The committee reported that about 8,000 refugees arrived in a village in Homs province on Sunday night, fleeing violence elsewhere and putting a strain on the area. In many single-family homes, more than 100 people were seeking shelter.

The Syrian government has restricted media access to the conflict zone, so the opposition statements could not be independently verified.

Ibrahim, an activist in Idlib, echoed the sentiments of other opposition figures when he dismissed the Annan plan and any attempt at negotiation with the regime.

"If they are really going to withdraw their tanks, then why did they shell Jabal al Zawiya and surrounding villages today?" he said. "Nothing is going to change at all."

Annan, speaking a day after Arab and Western leaders met in Istanbul, Turkey, committing millions of dollars to support the opposition, said he wished for an earlier deadline.
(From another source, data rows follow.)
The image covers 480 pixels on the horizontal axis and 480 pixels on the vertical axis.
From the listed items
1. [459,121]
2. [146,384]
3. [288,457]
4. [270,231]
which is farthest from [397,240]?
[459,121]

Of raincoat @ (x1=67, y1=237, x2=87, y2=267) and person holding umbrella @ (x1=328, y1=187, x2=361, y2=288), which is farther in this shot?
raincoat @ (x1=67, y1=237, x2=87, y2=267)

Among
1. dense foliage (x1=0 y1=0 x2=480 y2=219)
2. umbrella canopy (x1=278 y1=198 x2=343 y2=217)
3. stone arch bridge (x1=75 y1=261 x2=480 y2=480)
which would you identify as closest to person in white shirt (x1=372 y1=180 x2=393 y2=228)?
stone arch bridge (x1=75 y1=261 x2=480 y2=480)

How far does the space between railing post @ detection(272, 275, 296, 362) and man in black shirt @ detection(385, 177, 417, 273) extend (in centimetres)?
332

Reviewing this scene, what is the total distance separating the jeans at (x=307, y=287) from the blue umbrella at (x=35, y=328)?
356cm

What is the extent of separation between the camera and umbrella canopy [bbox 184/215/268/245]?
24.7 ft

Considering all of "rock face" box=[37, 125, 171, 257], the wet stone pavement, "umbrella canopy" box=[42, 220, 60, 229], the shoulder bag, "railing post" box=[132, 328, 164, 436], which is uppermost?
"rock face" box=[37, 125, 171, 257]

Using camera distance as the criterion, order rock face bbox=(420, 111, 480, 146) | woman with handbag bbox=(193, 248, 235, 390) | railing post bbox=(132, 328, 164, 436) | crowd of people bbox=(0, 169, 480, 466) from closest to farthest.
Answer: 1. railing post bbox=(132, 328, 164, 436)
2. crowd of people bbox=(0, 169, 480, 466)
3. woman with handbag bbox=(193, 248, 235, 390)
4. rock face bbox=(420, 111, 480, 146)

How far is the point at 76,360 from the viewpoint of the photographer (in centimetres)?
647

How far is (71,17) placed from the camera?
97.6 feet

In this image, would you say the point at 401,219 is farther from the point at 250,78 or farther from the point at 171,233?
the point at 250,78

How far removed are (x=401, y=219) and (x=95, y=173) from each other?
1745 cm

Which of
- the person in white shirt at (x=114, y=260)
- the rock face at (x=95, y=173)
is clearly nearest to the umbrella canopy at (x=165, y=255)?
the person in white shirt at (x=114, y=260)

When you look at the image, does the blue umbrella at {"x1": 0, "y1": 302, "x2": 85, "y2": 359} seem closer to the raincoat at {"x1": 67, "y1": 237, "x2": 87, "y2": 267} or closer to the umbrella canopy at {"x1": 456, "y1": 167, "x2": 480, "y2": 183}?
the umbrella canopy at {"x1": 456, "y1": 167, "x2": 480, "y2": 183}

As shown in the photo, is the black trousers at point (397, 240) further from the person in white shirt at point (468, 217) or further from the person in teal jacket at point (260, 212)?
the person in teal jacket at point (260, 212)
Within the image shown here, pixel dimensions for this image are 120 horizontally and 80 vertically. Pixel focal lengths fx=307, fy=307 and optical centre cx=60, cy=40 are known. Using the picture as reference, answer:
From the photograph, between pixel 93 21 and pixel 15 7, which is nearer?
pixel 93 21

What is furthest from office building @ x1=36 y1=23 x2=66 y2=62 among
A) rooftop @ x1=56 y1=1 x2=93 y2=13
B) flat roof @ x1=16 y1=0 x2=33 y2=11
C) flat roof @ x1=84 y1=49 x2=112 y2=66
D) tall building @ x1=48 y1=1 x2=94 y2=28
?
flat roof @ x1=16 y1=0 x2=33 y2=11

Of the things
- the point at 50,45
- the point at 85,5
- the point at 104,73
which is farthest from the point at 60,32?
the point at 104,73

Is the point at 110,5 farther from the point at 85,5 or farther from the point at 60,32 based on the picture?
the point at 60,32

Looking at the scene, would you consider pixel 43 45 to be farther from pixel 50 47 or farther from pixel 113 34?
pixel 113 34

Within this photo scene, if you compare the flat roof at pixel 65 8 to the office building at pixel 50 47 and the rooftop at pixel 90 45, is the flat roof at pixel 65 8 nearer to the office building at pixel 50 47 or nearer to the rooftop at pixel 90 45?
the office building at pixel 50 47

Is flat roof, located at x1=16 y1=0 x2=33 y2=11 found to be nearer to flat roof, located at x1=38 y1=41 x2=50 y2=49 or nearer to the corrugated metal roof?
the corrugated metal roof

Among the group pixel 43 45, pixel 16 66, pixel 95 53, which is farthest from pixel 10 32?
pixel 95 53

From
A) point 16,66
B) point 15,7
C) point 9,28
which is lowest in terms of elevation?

A U.N. peacekeeping team and some of his staff will travel to Syria this week to prepare for a possible monitoring mission.

On Monday, the president of the International Committee of the Red Cross, Jakob Kellenberger, arrived in Syria for a two-day visit focused on the humanitarian situation, including the increasing needs of sick, wounded and displaced people and access to prisoners.

Echoing Secretary of State Hillary Rodham Clinton's comments at the Friends of the Syrian People conference in Istanbul on Sunday, Susan Rice, U.S. ambassador to the United Nations, said, "We have seen ... promises made and promises broken."

"Some members of the Security Council expressed concern that the government of Syria not use the next days to intensify the violence," Rice said, speaking after attending Annan's briefing of the council Monday. "We have seen commitments to end the violence followed by massive intensification of violence."